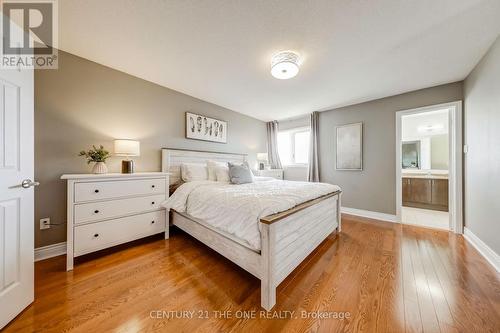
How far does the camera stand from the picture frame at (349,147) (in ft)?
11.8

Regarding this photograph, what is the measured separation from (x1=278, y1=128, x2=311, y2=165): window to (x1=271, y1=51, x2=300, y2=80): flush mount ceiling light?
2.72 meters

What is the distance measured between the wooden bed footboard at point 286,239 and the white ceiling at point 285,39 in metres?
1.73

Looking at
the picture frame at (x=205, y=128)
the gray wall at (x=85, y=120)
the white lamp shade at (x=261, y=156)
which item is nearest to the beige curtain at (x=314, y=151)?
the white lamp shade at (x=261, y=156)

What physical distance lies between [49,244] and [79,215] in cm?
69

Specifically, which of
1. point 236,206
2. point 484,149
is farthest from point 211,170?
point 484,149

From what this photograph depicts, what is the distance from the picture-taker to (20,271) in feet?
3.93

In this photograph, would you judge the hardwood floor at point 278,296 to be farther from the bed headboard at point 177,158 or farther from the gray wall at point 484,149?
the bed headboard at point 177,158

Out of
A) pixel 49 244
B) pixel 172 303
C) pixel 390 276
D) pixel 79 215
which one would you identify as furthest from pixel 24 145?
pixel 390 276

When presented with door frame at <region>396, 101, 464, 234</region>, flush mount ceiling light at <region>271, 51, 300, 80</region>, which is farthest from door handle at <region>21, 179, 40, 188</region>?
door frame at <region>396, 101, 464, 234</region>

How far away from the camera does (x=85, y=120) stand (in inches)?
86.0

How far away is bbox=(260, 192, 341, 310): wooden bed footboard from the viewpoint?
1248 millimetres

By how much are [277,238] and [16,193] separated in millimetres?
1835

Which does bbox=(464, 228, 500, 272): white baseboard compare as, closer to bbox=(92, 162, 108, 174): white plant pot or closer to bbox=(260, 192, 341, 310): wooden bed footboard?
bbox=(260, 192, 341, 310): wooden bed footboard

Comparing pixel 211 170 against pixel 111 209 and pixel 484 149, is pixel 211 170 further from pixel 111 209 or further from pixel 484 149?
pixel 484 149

☆ ☆ ☆ ☆ ☆ ☆ ☆

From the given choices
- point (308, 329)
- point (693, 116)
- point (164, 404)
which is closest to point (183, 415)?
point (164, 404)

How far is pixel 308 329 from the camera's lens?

☆ ☆ ☆ ☆ ☆ ☆ ☆

### EXERCISE
Select each line of the listing above that contains the string "stand", matching case exactly.

### SOLUTION FOR THIS TASK
How far does the camera stand from the picture frame at (349,147) (in ft)?
How far away from the camera does (x=85, y=120) stand (in inches)?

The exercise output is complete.